MotoGP 2026: Aprilia Percaya Marco Bezzecchi Mampu Kalahkan Ducati
Marco Bezzecchi
Jakarta, Satuju.com - Marco Bezzecchi ditegaskan Aprilia melalui CEO mereka, Massimo Rivola akan menjadi andalannya untuk mengalahkan Ducati pada MotoGP 2026.
MotoGP 2026 akan menjadi musim yang penting bagi Aprilia untuk menuntaskan rasa penasaran mereka untuk menghentikan Ducati yang melejit bersama Marc Marquez.
Ya, pada musim lalu, pasukan Borgo Panigale tampil luar biasa melalui Marquez yang berlabel sebagai rekrutan teranyar mereka di kelas utama MotoGP.
Rider berjuluk Baby Alien itu menorehkan total 15 podium dengan 11 kemenangan di atas Desmosedici GP25 pada sesi Grand Prix atau balapan utama.

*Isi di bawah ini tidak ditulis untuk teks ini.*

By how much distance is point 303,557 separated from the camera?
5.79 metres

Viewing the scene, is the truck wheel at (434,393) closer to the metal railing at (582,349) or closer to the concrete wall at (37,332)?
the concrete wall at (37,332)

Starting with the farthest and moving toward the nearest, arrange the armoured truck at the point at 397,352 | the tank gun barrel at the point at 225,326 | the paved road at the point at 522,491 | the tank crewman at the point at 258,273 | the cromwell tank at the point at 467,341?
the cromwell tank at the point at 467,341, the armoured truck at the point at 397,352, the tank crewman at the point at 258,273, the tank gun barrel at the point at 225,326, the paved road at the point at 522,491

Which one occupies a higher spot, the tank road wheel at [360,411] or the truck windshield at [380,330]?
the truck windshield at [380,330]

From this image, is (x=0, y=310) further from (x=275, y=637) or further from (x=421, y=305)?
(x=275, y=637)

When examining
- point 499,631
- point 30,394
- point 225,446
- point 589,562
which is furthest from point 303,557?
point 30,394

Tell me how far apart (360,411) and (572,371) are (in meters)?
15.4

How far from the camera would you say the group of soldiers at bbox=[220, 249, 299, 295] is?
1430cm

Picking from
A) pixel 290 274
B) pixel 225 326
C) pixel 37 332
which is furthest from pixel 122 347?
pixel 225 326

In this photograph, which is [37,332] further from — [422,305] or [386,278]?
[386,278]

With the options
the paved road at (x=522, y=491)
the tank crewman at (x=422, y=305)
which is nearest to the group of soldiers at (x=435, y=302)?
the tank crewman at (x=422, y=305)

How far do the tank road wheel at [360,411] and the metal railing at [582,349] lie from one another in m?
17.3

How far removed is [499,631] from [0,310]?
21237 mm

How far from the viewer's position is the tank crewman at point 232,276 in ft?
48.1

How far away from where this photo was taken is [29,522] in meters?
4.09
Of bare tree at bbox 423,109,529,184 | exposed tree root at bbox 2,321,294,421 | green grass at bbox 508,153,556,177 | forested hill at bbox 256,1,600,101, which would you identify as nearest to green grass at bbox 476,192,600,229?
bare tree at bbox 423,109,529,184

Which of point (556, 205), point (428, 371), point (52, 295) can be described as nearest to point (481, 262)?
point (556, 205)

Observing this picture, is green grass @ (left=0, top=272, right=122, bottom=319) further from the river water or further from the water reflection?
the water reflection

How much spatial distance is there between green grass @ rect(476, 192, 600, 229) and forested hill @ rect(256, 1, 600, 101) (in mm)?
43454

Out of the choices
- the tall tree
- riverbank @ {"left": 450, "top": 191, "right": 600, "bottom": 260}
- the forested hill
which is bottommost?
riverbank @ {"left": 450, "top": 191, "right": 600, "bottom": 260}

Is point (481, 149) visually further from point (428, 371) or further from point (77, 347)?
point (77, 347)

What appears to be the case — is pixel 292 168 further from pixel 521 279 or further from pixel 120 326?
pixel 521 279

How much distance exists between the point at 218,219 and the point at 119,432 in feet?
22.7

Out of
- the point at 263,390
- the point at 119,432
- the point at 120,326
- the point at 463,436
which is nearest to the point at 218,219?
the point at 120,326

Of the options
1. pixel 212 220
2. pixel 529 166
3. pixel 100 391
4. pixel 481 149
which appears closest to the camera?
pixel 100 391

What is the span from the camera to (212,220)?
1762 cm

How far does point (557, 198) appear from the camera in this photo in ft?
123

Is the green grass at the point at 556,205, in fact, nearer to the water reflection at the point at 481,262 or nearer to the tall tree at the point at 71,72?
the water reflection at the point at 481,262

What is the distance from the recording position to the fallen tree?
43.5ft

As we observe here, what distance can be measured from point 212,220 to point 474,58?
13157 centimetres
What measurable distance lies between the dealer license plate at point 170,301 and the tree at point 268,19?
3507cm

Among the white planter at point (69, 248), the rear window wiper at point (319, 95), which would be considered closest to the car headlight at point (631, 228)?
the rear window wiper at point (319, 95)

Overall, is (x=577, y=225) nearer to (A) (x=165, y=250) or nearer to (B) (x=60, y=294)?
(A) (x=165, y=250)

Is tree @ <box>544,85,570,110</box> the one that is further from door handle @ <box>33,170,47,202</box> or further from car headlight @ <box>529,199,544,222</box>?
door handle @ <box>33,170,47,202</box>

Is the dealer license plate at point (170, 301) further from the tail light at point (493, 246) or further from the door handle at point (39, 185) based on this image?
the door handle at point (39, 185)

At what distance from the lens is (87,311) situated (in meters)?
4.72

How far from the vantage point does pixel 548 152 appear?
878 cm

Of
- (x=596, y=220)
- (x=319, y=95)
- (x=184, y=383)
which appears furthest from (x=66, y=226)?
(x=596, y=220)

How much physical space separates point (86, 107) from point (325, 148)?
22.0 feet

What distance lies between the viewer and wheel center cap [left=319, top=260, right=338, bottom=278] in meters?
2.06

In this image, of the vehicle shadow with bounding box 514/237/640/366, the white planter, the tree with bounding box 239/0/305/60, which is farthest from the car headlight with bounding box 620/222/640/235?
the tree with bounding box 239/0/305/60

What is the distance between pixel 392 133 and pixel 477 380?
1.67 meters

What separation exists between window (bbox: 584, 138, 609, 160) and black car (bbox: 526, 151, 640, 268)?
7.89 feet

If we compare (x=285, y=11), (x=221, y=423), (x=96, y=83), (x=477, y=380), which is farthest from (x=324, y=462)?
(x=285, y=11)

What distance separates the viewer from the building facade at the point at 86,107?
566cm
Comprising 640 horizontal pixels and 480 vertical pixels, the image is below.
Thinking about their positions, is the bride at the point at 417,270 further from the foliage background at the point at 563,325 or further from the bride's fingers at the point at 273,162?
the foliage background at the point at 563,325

Dengan raihan tersebut, Marquez berhasil mengunci gelar juara dunia lebih cepat saat musim masih menyisakan lima seri lagi, tepatnya pada GP Jepang.
Kendati cukup gemilang, peraih tujuh gelar juara dunia kelas utama itu harus mengalami nasib nahas karena kecelakaan pada seri berikutnya di Mandalika, Indonesia.
Dari insiden crash tersebut, Marquez harus mengakhiri musim lebih dini guna menjalani masa pemulihan menghadapi MotoGP 2026 mendatang.
Terlepas dari jalan yang tampak mulus dan keberhasilan mengunci gelar juara dunia lebih cepat, Marquez mulai mendapatkan perlawanan salah satunya dari Aprilia.
Pasukan Noale tampil cukup kompetitif melalui Marco Bezzecchi yang bisa mengerahkan segenap potensi dari motor RS-GP.
Murid Valentino Rossi itu sempat mengalahkan Marquez pada GP Inggris di Sirkuit Silverstone dengan mendapatkan kemenangan pada balapan utama.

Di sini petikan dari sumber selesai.